All financial indicators including gross foreign exchange reserves and the main stock index BIST100 have returned to mid-March levels with the steps taken to manage the economy, Simsek said in a live interview with broadcaster Kanal 7.
The detention of Istanbul Mayor Ekrem Imamoglu, President Tayyip Erdogan’s main political rival, on March 19 triggered market turmoil that prompted an emergency interest rate hike and drained foreign currency reserves.
Turkey’s central bank this week cut its benchmark interest rate by a larger-than-expected 300 basis points to 43%, resuming an easing cycle that had been disrupted in March.
Credit ratings agency Moody’s on Friday upgraded Turkey’s rating to “Ba3” from “B1,” citing improving monetary policy credibility, easing inflation and reduced economic imbalances.
Turkey’s government expects that inflation will end the year “within the central bank’s mid-point to high forecast range. We expect a figure below 29%,” Simsek said.

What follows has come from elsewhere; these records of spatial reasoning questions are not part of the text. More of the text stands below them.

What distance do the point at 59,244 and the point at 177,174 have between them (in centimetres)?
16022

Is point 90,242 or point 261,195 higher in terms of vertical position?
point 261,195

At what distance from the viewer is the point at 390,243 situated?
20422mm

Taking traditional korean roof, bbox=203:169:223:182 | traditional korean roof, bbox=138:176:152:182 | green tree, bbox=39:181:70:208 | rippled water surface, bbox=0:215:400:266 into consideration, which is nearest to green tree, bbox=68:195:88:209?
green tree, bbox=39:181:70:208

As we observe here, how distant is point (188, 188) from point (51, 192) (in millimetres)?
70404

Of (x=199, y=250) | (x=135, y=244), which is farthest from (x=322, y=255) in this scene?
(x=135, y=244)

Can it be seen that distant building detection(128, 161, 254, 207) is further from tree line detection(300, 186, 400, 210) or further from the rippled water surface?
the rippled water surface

Turkish annual consumer price inflation slowed to 35% in June, extending its fall from a peak of around 75% in May 2024. The central bank’s year-end inflation mid-point estimate currently stands at 24%, in a forecast range of 19% to 29%.
Turkish economic growth has remained below forecasts in recent months and there is a “high probability” of a limited deviation from the budget revenue target, Simsek said.
Based on its three-year policy roadmap published last September, the government predicts 4.0% gross domestic product growth this year. According to the median forecast of 34 economists in the July 18-23 Reuters poll, growth in Turkey’s GDP is expected to be 2.8% this year, slower than 3.2% in 2024.